Introduction
The treatment for chronic hepatitis C (CHC) has been revolutionized by the advent of interferon (IFN)-free direct-acting antivirals (DAAs), which show unprecedented safety, tolerability and efficacy profiles. Patients with CHC and end-stage renal disease (ESRD) who are dialysis-dependent form a unique group in which sofosbuvir (SOF)-based DAA regimens need further evaluation. We present our experience with the use of SOF-based regimens in this subpopulation of hepatitis C virus (HCV)-infected patients.
Methods
We studied 14 patients with CHC and ESRD who received 15 courses of SOF-based regimens. One patient was treated twice and developed 12-week sustained virological response (SVR-12) with the retreatment. Patients were predominantly male (86.7% vs. 13.3% females), Caucasian (53.3% vs. 26.7% Hispanic vs. 13.3% African American) and on hemodialysis (93.3% vs. 6.7% on peritoneal dialysis). Most patients were on chronic renal replacement therapy (RRT), the course ranging from 4–132 months, except for 2 patients who started dialysis 4–12 weeks following the initiation of DAA therapy; both these patients had an estimated glomerular filtration rate (eGFR) <30 mL/min/1.73 m2 when DAA-based therapy was started. Genotype (GT) distribution was as follows: 8 patients with GT-1 (60%), 1 with GT-2 (7%), 3 with GT-3 (20%) and 2 with GT-4 (13%). Baseline and on-treatment resistance associated variant testing were not performed. The stage of hepatic fibrosis was estimated based on findings from most recent liver biopsy, serum biochemical markers detection, or hepatic elastography performed during abdominal ultrasound and/or magnetic resonance imaging. The results indicated 3 patients (20%) had stage F3–F4 advanced fibrosis or cirrhosis, 3 (20%) had stage F1–F2 fibrosis, 6 (40%) had no fibrosis (F0) and the remaining patients had no data.

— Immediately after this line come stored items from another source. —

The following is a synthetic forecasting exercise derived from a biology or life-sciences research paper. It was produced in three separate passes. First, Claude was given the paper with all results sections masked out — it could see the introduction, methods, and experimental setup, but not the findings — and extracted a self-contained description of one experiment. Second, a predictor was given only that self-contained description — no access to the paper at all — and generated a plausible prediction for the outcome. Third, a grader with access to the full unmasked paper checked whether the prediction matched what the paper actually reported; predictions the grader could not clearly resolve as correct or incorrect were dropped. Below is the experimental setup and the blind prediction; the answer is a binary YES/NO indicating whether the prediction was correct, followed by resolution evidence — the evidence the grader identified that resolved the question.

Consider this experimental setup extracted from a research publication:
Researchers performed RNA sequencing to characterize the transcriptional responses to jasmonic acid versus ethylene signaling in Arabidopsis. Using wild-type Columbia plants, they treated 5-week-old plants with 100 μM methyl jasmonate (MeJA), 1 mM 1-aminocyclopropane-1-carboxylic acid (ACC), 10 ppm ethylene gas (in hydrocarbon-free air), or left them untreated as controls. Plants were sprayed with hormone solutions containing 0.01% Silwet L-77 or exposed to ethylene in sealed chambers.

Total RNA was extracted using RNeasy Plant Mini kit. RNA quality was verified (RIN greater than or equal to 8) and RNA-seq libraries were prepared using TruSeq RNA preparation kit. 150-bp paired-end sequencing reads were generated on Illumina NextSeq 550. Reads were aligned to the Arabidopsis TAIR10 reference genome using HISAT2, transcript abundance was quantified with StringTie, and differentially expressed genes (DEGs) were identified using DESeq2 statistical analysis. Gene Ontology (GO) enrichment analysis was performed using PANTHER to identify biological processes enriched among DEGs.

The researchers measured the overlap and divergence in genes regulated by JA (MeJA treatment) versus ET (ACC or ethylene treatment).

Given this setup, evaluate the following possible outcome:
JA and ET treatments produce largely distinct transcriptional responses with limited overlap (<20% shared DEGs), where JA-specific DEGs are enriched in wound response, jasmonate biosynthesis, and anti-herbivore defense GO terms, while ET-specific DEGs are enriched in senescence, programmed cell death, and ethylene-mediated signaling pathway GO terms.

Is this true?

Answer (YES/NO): NO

Eight patients (57%) had prior IFN failure (2 relapsers and 6 non-responders), while 6 (43%) were treatment-naïve. All treatment regimens included SOF, and 4 out of 15 (26.7%) treatment courses included ribavirin (RBV). Decision to initiate SOF-based treatment, composition of antiviral regimen and length of therapy were influenced by patient preference, viral determinants, severity of liver disease, previous treatment response, antiviral therapy deemed urgent by the nephrologist, drugs available on the market at the time antiviral therapy was initiated, hepatologist experience, and insurance approval process. Similarly, longer therapy duration (12 weeks vs. 24 weeks) was determined based on presence of cirrhosis and previous non-response. Patients with underlying cirrhosis and previous history of treatment failure were treated for 24 weeks with the SOF-based regimen. Six patients (43%) were treated following liver transplantation (LT) in the setting of tacrolimus-based immunosuppression.
Baseline mean (±SD) biochemical laboratory values and characteristics are summarized in Table 1. HCV RNA level was measured by quantitative real-time polymerase chain reaction-based HCV test (COBASR AmpliPrep/COBASR TaqManR HCV Test v2.0). Since no guidelines existed for SOF dosing in ESRD patients, we chose to administer half dose (200 mg) taken orally once daily – by splitting the SOF tablet in half. The first 7 out of 15 (46.6%) treatment courses used the reduced 200 mg per day dose as conservative proof-of-principal to mitigate potential toxicity associated with exposure to free nucleoside derivative of SOF.1,2 Two patients were switched to full-dose (400 mg once daily) SOF dosing at 4–6 weeks after initiation of the antiviral therapy, irrespective of total length of therapy and based on the hepatologist’s preference. These patients were treated by 3 hepatologists at a tertiary care center. Prior to starting the SOF-based treatment, a detailed and comprehensive discussion was conducted with each patient regarding the potential risks of pursuing off-label therapy. Each patient was informed and understood that data regarding the use of SOF in individuals with severe renal impairment were lacking.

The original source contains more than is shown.